The concept of analytical equipment miniaturization includes HPLC systems as well as mass spectrometers and other systems. The rise of these technologies can be attributed to several factors including: significant advancements and innovations in technology, the need for simpler instruments with fewer needs and greater utility, and the requirements for greater efficiency in size, operating costs, and other resource allocations.

The advent of compact mass spec (CMS) instruments and other techniques such as nano-flow and chip-based HPLC systems has been aligned with expanded capabilities in analysis of low abundance molecules, limiting sample sizes, high-throughput screening applications, and versatile ionization techniques employing ambient pressure and simple sample prep. These technologies offer a glimpse of future directions in analytical chemistry, molecular medicine, and other applications such as point-of-care diagnostics and field-based material testing.

• [Provided information]
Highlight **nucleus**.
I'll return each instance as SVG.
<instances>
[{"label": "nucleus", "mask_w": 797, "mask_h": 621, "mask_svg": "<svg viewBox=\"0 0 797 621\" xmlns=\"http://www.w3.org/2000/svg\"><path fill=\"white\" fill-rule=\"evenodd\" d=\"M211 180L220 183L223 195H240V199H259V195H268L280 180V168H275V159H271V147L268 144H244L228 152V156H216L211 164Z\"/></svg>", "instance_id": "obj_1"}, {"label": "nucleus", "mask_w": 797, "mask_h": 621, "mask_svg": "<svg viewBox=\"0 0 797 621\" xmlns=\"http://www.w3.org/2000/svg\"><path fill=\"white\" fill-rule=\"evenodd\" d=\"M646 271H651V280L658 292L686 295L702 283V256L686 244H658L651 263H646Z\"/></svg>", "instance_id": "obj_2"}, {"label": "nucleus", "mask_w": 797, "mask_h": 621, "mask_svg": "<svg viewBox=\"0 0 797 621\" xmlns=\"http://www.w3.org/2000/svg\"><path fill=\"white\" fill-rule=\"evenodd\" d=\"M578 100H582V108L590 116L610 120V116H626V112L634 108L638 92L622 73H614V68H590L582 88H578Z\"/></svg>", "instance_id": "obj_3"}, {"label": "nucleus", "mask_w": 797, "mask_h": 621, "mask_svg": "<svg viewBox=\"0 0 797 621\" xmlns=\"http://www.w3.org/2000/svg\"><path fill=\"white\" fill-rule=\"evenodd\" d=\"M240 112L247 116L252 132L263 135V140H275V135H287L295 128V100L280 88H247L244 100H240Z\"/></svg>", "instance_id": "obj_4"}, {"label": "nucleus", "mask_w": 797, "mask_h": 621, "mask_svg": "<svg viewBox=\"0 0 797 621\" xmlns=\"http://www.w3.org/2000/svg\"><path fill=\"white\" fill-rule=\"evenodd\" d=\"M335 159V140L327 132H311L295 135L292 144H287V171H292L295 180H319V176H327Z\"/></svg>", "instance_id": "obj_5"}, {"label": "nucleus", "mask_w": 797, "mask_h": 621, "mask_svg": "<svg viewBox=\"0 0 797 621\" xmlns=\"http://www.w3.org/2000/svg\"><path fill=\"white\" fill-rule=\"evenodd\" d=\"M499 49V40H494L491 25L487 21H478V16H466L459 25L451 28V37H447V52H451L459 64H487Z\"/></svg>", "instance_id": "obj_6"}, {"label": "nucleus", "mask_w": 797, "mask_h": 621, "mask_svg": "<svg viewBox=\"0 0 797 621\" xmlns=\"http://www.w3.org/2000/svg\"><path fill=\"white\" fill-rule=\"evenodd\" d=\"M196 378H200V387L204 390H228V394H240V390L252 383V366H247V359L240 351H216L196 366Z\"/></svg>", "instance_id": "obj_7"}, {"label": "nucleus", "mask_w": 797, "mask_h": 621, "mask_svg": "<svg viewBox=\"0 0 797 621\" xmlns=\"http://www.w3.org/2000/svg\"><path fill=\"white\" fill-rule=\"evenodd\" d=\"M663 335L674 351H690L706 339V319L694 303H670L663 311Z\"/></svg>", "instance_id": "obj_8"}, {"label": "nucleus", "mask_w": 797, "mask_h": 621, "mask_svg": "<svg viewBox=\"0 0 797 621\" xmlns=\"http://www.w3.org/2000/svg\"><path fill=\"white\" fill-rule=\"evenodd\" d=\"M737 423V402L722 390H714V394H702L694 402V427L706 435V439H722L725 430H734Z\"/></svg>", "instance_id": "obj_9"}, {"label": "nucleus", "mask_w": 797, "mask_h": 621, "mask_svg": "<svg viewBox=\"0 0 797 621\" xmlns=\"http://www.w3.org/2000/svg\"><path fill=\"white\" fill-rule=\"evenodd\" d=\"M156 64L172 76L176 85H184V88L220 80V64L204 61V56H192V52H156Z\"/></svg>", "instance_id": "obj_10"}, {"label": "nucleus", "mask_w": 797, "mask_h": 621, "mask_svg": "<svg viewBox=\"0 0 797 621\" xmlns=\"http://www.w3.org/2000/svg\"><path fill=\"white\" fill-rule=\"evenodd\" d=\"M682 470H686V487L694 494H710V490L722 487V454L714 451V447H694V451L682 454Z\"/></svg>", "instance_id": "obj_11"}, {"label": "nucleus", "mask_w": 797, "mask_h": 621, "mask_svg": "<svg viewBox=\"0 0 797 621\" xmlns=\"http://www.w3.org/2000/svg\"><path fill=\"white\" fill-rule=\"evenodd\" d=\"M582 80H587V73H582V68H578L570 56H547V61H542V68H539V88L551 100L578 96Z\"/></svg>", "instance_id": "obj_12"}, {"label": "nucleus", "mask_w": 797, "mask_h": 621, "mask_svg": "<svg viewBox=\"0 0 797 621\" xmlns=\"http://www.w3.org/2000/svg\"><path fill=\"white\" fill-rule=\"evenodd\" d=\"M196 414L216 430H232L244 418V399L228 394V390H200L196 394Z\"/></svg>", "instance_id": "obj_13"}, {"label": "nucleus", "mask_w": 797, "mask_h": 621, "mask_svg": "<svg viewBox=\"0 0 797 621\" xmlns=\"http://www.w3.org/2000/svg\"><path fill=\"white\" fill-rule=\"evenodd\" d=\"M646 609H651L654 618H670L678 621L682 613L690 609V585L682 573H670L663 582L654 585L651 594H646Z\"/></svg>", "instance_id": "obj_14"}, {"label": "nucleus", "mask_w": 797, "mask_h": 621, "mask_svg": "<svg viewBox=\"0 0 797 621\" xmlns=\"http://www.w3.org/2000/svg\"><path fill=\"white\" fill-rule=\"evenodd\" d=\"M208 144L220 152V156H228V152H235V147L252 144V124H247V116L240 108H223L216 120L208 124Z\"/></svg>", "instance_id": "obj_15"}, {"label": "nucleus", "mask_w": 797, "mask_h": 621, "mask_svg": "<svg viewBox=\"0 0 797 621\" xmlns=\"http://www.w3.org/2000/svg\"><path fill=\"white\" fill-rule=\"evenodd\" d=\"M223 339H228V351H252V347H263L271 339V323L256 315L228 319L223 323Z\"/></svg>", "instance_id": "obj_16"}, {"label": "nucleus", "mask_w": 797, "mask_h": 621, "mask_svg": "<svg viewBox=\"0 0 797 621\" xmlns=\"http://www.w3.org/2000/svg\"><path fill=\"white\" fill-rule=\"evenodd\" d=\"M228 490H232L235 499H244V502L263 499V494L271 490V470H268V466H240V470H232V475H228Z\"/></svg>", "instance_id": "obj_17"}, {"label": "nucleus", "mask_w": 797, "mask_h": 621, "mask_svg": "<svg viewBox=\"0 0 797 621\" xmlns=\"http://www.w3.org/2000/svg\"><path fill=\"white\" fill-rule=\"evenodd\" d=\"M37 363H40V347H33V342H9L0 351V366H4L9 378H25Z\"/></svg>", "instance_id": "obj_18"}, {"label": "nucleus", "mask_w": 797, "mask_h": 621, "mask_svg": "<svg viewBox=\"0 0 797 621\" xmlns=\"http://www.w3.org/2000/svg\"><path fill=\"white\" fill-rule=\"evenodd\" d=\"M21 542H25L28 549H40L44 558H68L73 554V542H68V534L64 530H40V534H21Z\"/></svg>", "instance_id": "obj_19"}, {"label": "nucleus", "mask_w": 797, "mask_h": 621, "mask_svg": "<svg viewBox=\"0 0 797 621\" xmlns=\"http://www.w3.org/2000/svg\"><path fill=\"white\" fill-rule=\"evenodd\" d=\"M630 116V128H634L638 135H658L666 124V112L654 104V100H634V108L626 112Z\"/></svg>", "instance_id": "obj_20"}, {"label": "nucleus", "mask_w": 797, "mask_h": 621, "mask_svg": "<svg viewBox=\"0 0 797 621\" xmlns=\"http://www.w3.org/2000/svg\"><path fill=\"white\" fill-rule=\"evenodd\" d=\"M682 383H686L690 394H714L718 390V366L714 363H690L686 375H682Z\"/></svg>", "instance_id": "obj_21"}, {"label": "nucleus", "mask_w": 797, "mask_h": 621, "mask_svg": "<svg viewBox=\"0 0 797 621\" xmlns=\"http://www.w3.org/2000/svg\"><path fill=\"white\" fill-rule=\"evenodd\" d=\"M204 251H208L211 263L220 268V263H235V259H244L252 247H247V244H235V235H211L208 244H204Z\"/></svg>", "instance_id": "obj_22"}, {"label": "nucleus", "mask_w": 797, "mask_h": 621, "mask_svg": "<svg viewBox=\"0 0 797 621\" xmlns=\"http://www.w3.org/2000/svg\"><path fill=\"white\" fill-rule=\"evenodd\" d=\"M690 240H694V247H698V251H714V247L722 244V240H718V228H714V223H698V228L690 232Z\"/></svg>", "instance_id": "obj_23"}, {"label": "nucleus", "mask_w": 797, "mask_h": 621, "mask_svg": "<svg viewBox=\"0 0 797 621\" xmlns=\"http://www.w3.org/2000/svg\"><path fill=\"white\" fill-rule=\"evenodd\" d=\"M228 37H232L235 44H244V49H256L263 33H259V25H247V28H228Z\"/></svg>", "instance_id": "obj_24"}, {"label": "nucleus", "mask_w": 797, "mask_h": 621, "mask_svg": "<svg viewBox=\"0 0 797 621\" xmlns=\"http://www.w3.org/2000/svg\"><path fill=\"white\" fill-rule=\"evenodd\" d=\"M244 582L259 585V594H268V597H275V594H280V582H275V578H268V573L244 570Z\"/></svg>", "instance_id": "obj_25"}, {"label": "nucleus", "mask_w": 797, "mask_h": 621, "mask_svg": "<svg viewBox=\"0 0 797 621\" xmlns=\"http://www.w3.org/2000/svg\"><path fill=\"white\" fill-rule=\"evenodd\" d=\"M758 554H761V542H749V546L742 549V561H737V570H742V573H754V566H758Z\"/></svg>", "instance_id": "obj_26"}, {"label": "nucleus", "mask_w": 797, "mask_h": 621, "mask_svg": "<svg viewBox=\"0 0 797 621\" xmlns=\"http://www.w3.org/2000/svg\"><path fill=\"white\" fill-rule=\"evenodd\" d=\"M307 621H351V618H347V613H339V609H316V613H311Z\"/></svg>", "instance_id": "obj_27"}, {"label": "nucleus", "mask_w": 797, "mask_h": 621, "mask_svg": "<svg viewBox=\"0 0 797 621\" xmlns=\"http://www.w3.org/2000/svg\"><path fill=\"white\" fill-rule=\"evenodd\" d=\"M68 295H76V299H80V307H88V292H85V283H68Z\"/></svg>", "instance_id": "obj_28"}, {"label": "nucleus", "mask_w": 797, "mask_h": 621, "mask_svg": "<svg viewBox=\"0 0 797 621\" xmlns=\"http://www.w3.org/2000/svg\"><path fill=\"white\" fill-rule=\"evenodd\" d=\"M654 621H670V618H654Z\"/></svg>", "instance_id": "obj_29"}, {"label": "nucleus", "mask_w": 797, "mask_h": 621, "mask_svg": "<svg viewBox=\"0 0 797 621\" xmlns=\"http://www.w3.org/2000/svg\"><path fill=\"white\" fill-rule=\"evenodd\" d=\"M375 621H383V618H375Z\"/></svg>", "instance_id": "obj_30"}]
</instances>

• [What the task asks] Can you extend the passage on miniaturized analytical instruments, picking up right after its closing sentence about point-of-care diagnostics and field-based material testing?

• [Answer to the exercise]
Ion mobility is a concept that has enabled many CMS technologies. Ion mobility spectrometry (IMS) is a technique in which ions are separated in gaseous phases based on their differential mobilities under an electric field. The spatial separation of ions and their mass-to-charge ratios forms the basis of detection in mass spectrometry (IMS-MS) applications. Inline with ionization sources such as DESI, a wide array of materials, from aqueous samples to intact structures, can be probed and mass analyzed with high sensitivity and accuracy.

In addition to versatility to couple with various mass analyzers such as TOF and others, IMS-MS instruments have wide utility to probe substances ranging from chemical warfare agents to explosives and other hazardous materials. This lends to their utility in remote or field based locations. They are also amenable to proteomics applications, where the detection of the broadest profile of proteins, peptides, drug-like molecules, and nano-particles is both desired and possible. Finally, their ability to handle a range of sample types and complex matrices make them suitable for screening applications in diagnostic labs.